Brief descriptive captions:
__________________________________________________

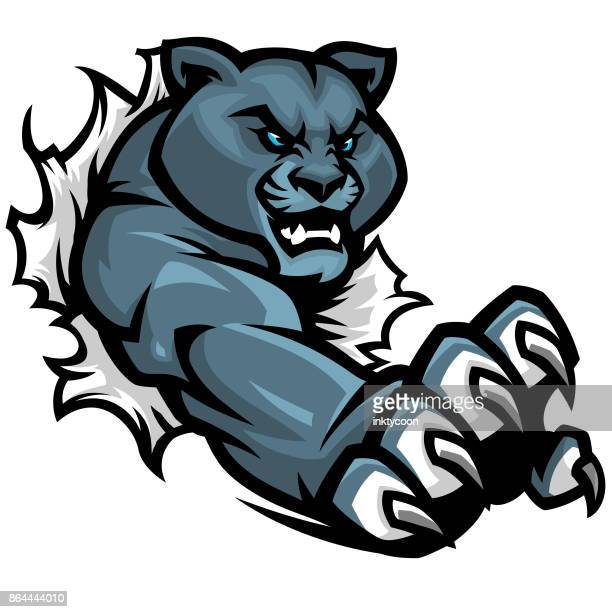 panther tear sport kit - fighting stance stock illustrations, clip art, cartoons, & icons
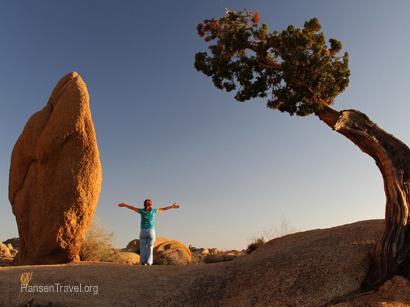 Click on photo to see full photo gallery of Joshua Tree Natl Park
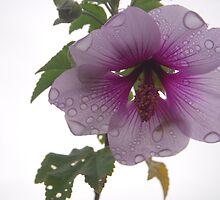 Rain on Petals by Tama Blough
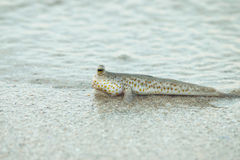 Portrait of a Gold Spotted Mud Skipper Royalty Free Stock Photos
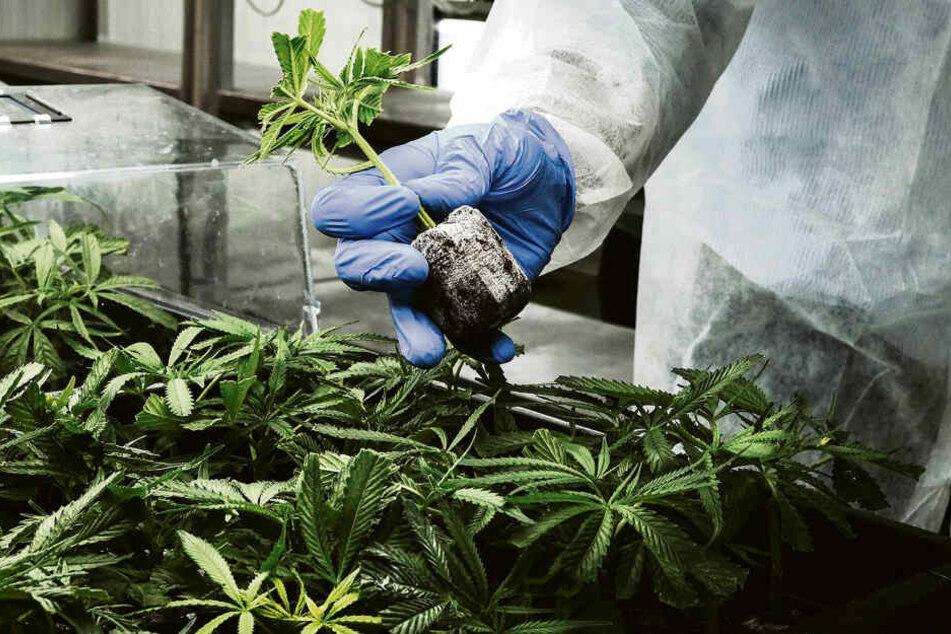 Cannabis lässt sich anpflanzen wie Möhren oder Petersilie - ist aber etwas umstrittener.
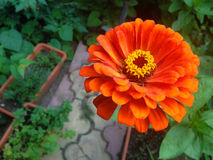 Orange zinnia i trädgård Royaltyfri Foto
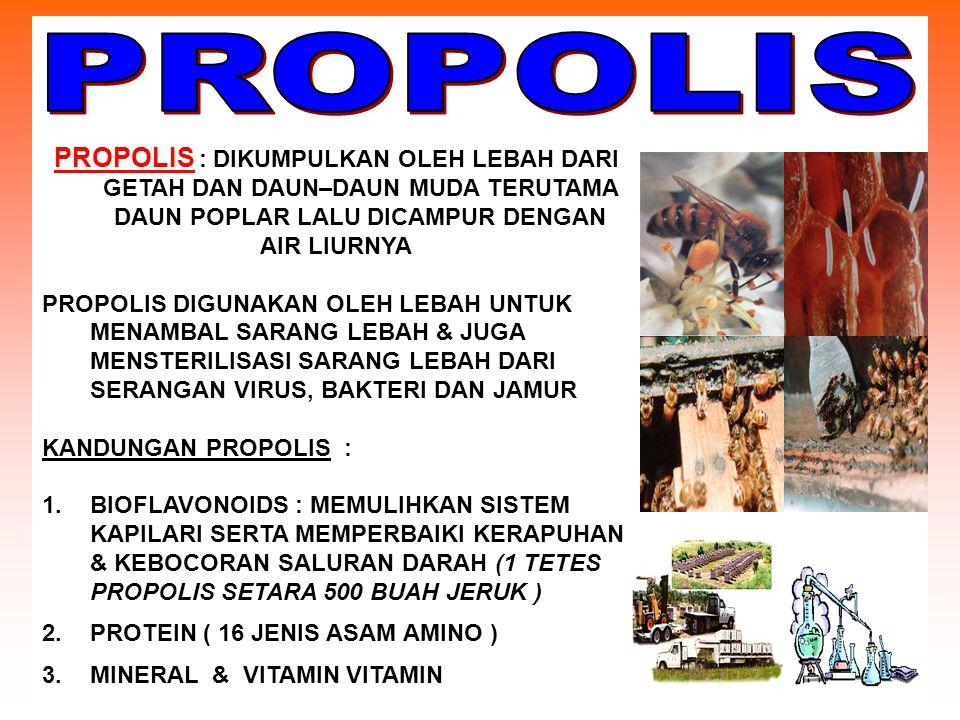 PROPOLIS PROPOLIS : DIKUMPULKAN OLEH LEBAH DARI GETAH DAN DAUN–DAUN MUDA TERUTAMA DAUN POPLAR LALU DICAMPUR DENGAN.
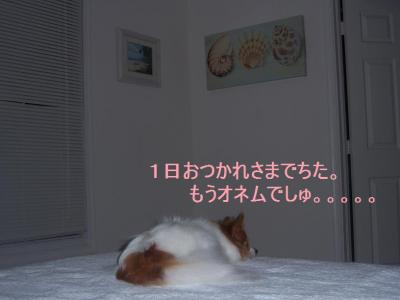 100_2772.jpg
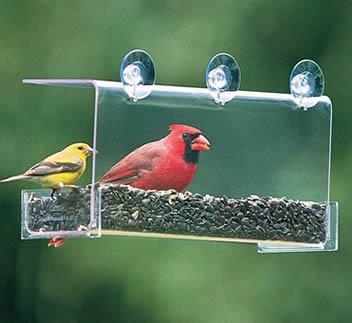 Duncraft Cardinal Classic Feeder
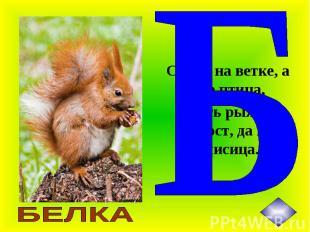 Сидит на ветке, а не птица, Есть рыжий хвост, да не лисица.
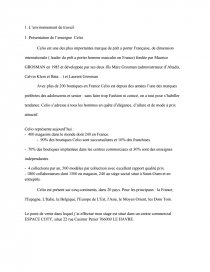 Rapport De Stage Bac Pro Commerce Celio Dissertations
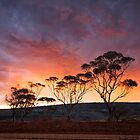 Sunset Storm - Randalls Gold Project - WA by Chris Paddick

__________________________________________________

Omit the pictures, then give every record back exactly as it stands.

▶ **YOUR SOLUTION**
 panther tear sport kit - fighting stance stock illustrations, clip art, cartoons, & icons
 Click on photo to see full photo gallery of Joshua Tree Natl Park
 Rain on Petals by Tama Blough
 Portrait of a Gold Spotted Mud Skipper Royalty Free Stock Photos
 Cannabis lässt sich anpflanzen wie Möhren oder Petersilie - ist aber etwas umstrittener.
 Orange zinnia i trädgård Royaltyfri Foto
 PROPOLIS PROPOLIS : DIKUMPULKAN OLEH LEBAH DARI GETAH DAN DAUN–DAUN MUDA TERUTAMA DAUN POPLAR LALU DICAMPUR DENGAN.
 100_2772.jpg
 Duncraft Cardinal Classic Feeder
 Сидит на ветке, а не птица, Есть рыжий хвост, да не лисица.
 Rapport De Stage Bac Pro Commerce Celio Dissertations
 Sunset Storm - Randalls Gold Project - WA by Chris Paddick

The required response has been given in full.